Commerce plans $50B semiconductor incentive
Categories Biometric R&D  |  Biometrics News
US views AI chips as industrial security and a treasure not to be shared freely

Thirty years after microchips were diminished to commodities, they are strategic again for the United States.

Washington is embargoing (something it is good at) AI chips and directing manufacturing (something it is very poor at). The chips play an increasing role in facial and other biometric recognition systems.

The federal government has restricted exports of domestically designed AI chips to China and Russia, ostensibly to deny them military use of the premier semiconductors. Today, that means Nvidia’s A100 and H100 GPUs, and AMD‘s MI250 will have to find new markets. Future chips could be held up, too.

There is an economic motive, too. China’s autocratic leaders have made it clear that they want their nation to soon be the preeminent power in AI. Washington does not want to assist them.

This technically is a new licensing requirement that must be addressed before sales can be made. It is unlikely that there will be many – or, realistically, any – exceptions to the rule, but calling it a licensing change can make it easier to create exceptions than if it were a ban.

Sanctions have been placed on some Chinese and Russian companies for both political reasons (to pressure the government to respect human rights, for example) and strategic reasons, including attempts to respond to allegations of illicit surveillance in facial recognition systems developed in China.

*Work instructions*:
Copy out the stretch of the AI chip export article from "The federal government" through "held up, too.", word for word.

*Given data*:

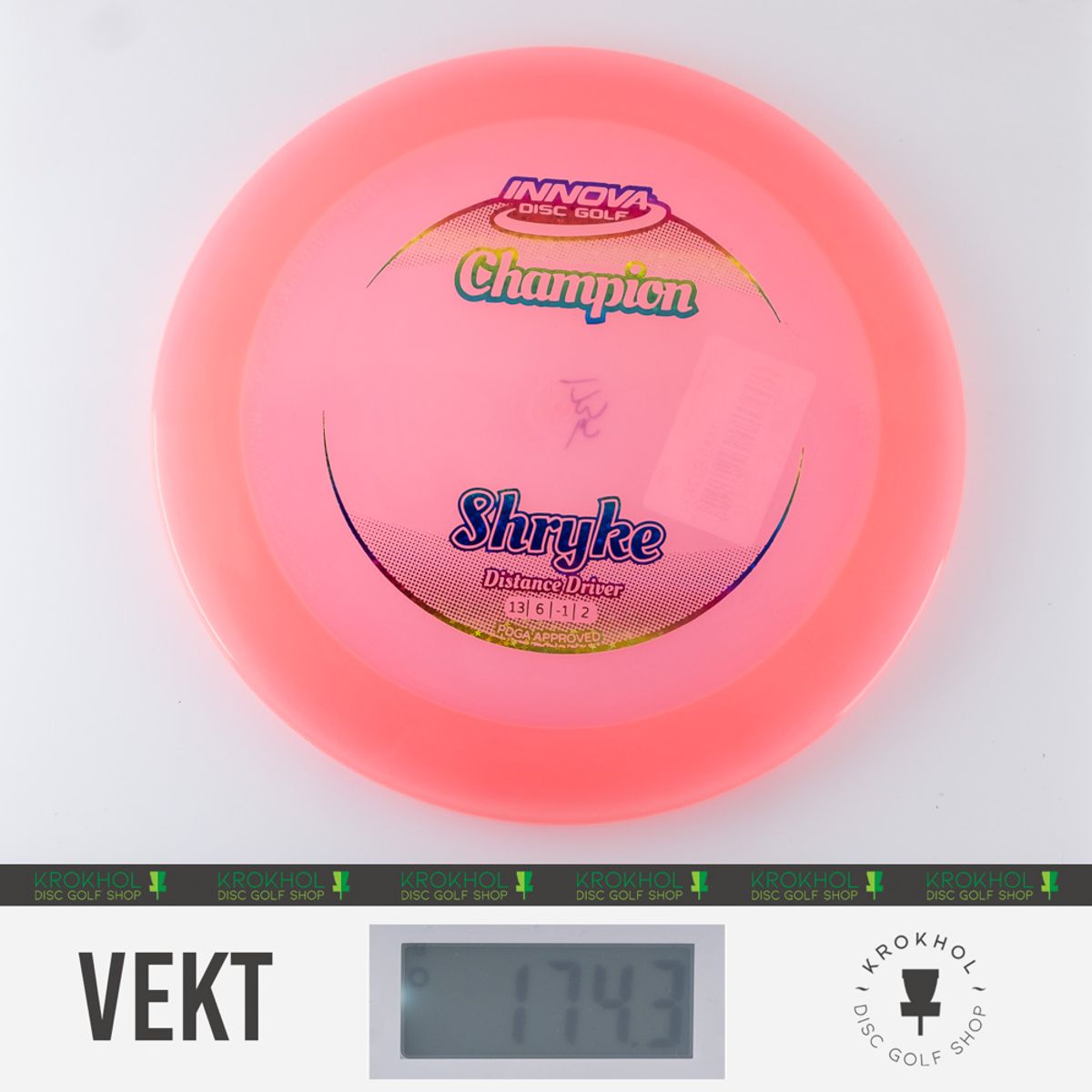 Champion Shryke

*Your response*:
The federal government has restricted exports of domestically designed AI chips to China and Russia, ostensibly to deny them military use of the premier semiconductors. Today, that means Nvidia’s A100 and H100 GPUs, and AMD‘s MI250 will have to find new markets. Future chips could be held up, too.